Why Founders Need to Rethink Data Engineering for AI-First Products
As LLMs and AI agents become first-class consumers of enterprise data, the role of the data engineer is undergoing a subtle but significant shift.
In a recent live recording of the LangTalks podcast, I joined our friends Lee Twito (Generative AI Lead at Lemonade) and Gal Peretz (Head of AI at Carbyne) to discuss how this transition is changing what it means to design, expose, and maintain data systems in an AI-driven world.
Rather than focusing on tools or frameworks, the conversation centered on responsibilities: how data engineers adapt when their primary “users” are no longer just humans or deterministic software, but probabilistic systems that reason about data.
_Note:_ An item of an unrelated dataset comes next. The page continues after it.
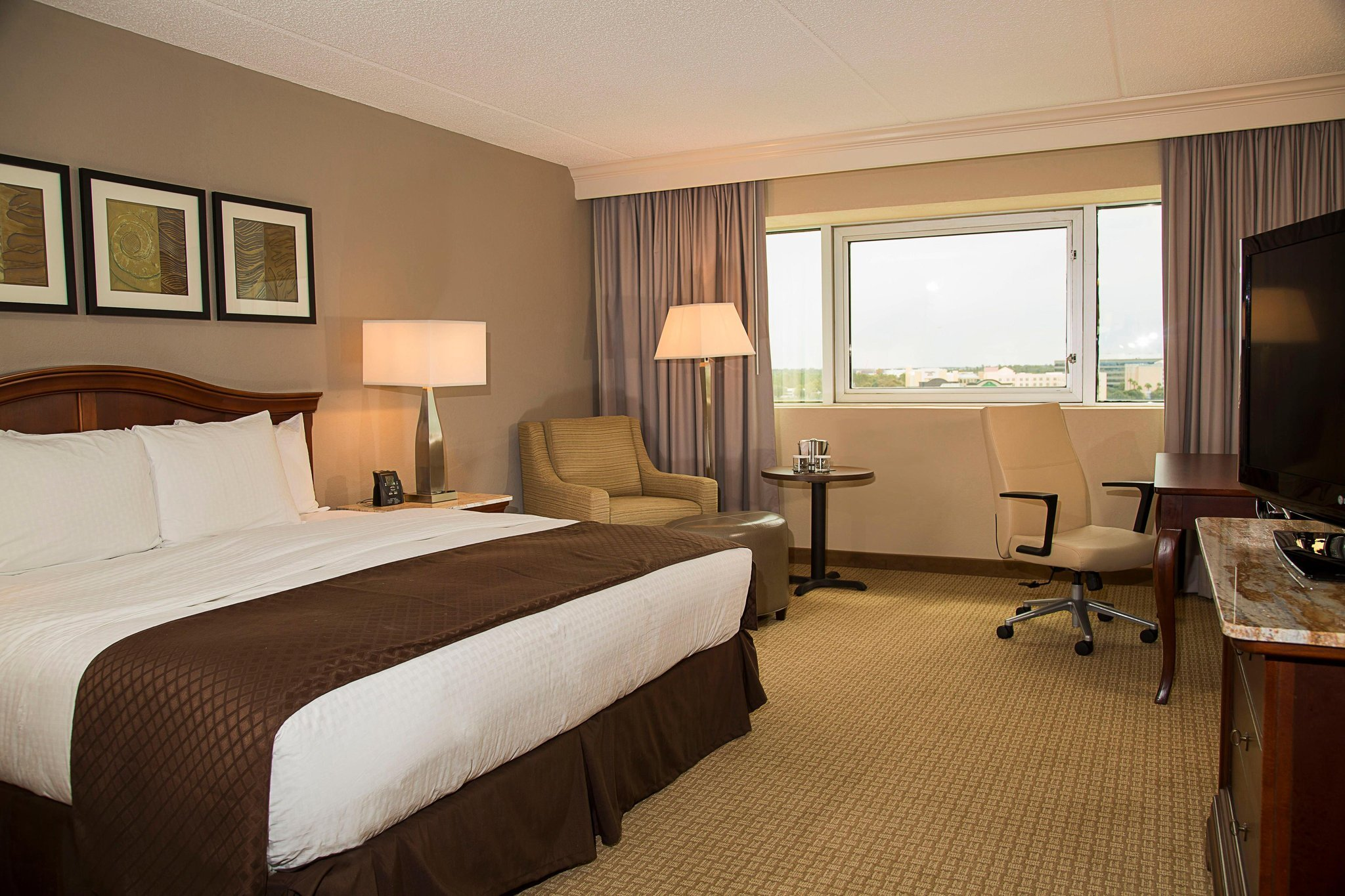 DoubleTree by Hilton Orlando Airport Hotel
“We are moving from building systems for humans to building systems that humans and AI need to agree on.”
Guy Fighel
A New Type of Data Consumer
Traditional data platforms were built for predictable access patterns - like dashboards and BI tools, backend services with fixed schemas, and queries written by humans with contextual understanding.
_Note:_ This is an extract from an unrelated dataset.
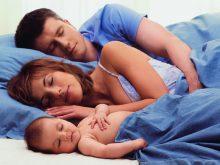 Спать вместе с малышом: да или нет!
LLMs and agents behave differently. They infer meaning rather than follow structure. They operate probabilistically rather than deterministically. They rely on context (not just schemas) to behave correctly. As the panel emphasized, this creates a new challenge: data can be technically correct and still unusable for AI systems.
“A query can be technically correct and still completely wrong for an AI agent.”
Lee Twito
Moving from Schemas to Semantics
One of the core themes of our discussion was that schemas describe structure, but not meaning. Many production databases rely on implicit knowledge:
- Column names encode assumptions
- Business logic lives outside the data layer
- Definitions drift over time
Humans resolve these ambiguities intuitively. AI systems cannot. This pushes data engineers toward a new responsibility: making business meaning explicit. That includes documenting relationships, clarifying intent, and designing data models that reflect how the business actually operates, not just how tables are organized.
“We have relied on tribal knowledge for years, and AI exposes how fragile that actually is.”
Guy Fighel
Semantic Layers as an AI Primitive
We discussed how semantic layers (long used in BI) are becoming increasingly important for AI systems. In this context, semantic layers are not about abstraction, but translation. Think about defining entities and relationships clearly, encoding assumptions and constraints and providing AI agents with a stable conceptual model of the domain.
This shift positions data engineers as curators of meaning, not just operators of pipelines.
“Semantic layers are becoming a translation layer, not an abstraction layer.”
Guy Fighel
Making Databases LLM-Friendly
Rather than replacing existing databases, our discussion focused on how data is exposed to AI systems. Emerging patterns include:
- Natural-language interfaces over structured data
- Controlled APIs or Model Context Protocols (MCPs) that govern how LLMs access data
- Architectures where LLMs reason about requests, while traditional systems execute them
In these designs, data engineers serve as the bridge ensuring that AI systems have access to the right data, under clear constraints, and with appropriate context.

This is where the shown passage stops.